■ **SELECTION**
..........

The BeagleBone Black board is shown in the following image:
BeagleBone Black was released in April 2013. It arrived with more processor speed, more RAM, onboard storage and Micro HDMI connectivity for a lesser price than BBW. BeagleBone Black was very cost-effective and became a huge success. It ranked second consecutively for 2014 and 2015 in a survey of the most popular single board computers conducted by Linux gizmos. BeagleBone Black does not have JTAG access via USB like BBW. You can get serial access via a USB port by help of USB-serial driver in BeagleBone Black only after the board boots. It has a serial pins header. A special USB-serial cable is needed to get serial access via this header to get boot time serial access. Like BBW, single MiniUSB cable from the PC is sufficient to give power to BBB, access to storage of BBB and network-over-USB capabilities for communication. For more information about BeagleBone Black, visit the following links:
Because BeagleBone is an open-source hardware design, anyone can modify design and create a BeagleBone clone (similar to Arduino). BeagleBone Green is a modified version of BeagleBone Black released in October 2015 by SeeedStudio. BeagleBone Green is even cheaper than BeagleBone Black. They removed the Micro HDMI and DC barrel jack. They replaced MiniUSB port with a more common Micro USB port. Internally they are just the same. Two grove connectors are included, which makes it easier to connect a large family of grove sensors and grove modules. For more information about BeagleBone Green, visit the following links:
Now that we know about our hardware, let's install OS. BeagleBone Black and BeagleBone Green come preinstalled with Debian Linux on emmc storage. BeagleBone also supports booting from OS on an SD card. We can use a Linux setup on emmc for exercises in this book. But it is always better to install OS on SD card and boot from it. In case of wrong configuration or unexpected problems, we can install Debian image and start hacking again. Also, it is easier to copy-paste files on an SD card to and from a PC.
The BeagleBone wiki page has a list of OS known to be working on BeagleBone: http://elinux.org/BeagleBone_Operating_Systems. It includes Android, Ubuntu, Angstrom, Minix, WinCE, and so on. Officially Linux distribution Debian is supported. All exercises in this book are tested on a wheezy 7.9 Debian image provided by beagleboard.org. Still there should be no problem running these exercises on other Debian versions. Debian is a popular Linux distribution in the embedded world. It is one of the oldest and largest Linux distributions. There are more than 100 Linux distributions derived from Debian. Debian's stable branch is known to be one of the best-tested and most bug-free distribution. There are many cases of machines that run for over a year without rebooting. This is important for unattended embedded systems. Debian has thousands of installable packages. It uses APT (Advanced Package Tool) using deb packages. You can get more information about Debian on http://debian.org.
When you connect the BeagleBone to PC using a USB-to-MiniUSB cable (Micro USB for BeagleBone Green), it gets detected as flash drive providing you with a local copy of the documentation and drivers. When it autoruns, you see the browser opened with the page Getting Started. If it does not run automatically, you can manually open the file START.htm or the README.htm file inside the BeagleBone flash drive. This HTML page has a link to "update to latest software" on the left. It provides you with a step-by-step procedure with screenshots to install the latest prebuilt Debian image on the SD card. An online version of this webpage is available at: http://beagleboard.org/getting-started#update.

..........

■ **DATA BLOCK**
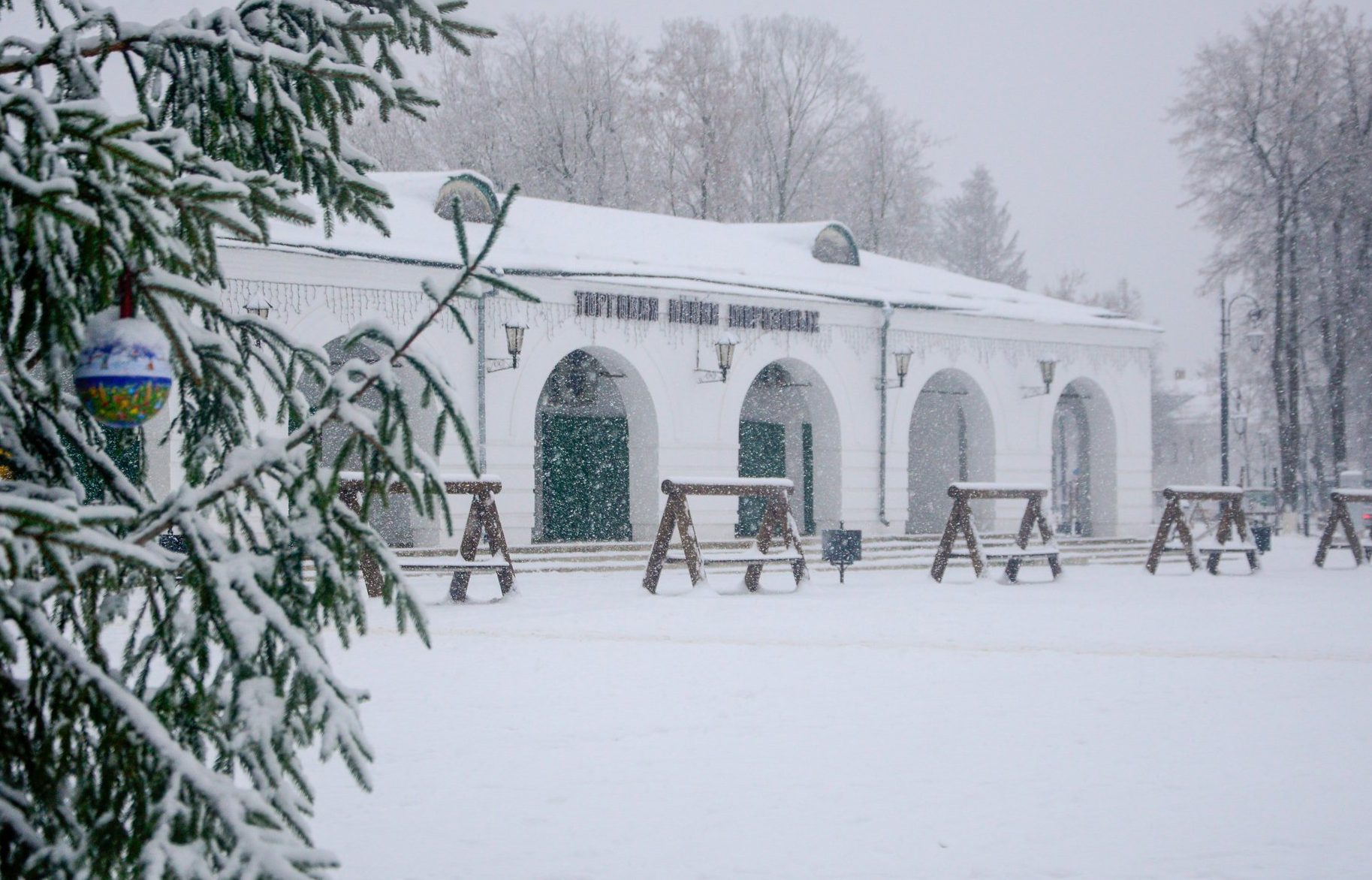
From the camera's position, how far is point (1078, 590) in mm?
13000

..........

■ **ACTIONS TO TAKE**
#1 Translate this sentence from the BeagleBone text above into Spanish: "BeagleBone Green is even cheaper than BeagleBone Black."
#2 Answer from the BeagleBone text:
(a) In what month and year was BeagleBone Black released?
(b) Which company released BeagleBone Green?
(c) On what Debian image were all the book's exercises tested?
#3 Print the part of the BeagleBone text starting with "When you connect" and going on through "available at: http://beagleboard.org/getting-started#update.".

■ **ANSWERS PROVIDED**
#1 BeagleBone Green es incluso más barato que BeagleBone Black.

#2
(a) April 2013
(b) SeeedStudio
(c) A wheezy 7.9 Debian image provided by beagleboard.org

#3
When you connect the BeagleBone to PC using a USB-to-MiniUSB cable (Micro USB for BeagleBone Green), it gets detected as flash drive providing you with a local copy of the documentation and drivers. When it autoruns, you see the browser opened with the page Getting Started. If it does not run automatically, you can manually open the file START.htm or the README.htm file inside the BeagleBone flash drive. This HTML page has a link to "update to latest software" on the left. It provides you with a step-by-step procedure with screenshots to install the latest prebuilt Debian image on the SD card. An online version of this webpage is available at: http://beagleboard.org/getting-started#update.